• _Description of the task_
Your answer should be one number: the count of lines in the records that include the word "name".
Start of Block
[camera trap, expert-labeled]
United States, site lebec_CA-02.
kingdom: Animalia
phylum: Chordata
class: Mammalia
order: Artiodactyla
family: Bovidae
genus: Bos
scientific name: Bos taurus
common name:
End of Block
Start of Block
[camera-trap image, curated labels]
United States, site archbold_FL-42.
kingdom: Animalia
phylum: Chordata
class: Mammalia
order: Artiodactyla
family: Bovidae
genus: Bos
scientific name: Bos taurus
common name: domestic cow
End of Block
Start of Block
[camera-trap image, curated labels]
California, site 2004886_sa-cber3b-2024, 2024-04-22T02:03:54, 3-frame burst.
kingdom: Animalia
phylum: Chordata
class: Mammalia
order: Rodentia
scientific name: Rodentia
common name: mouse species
End of Block
• _Task answer_
6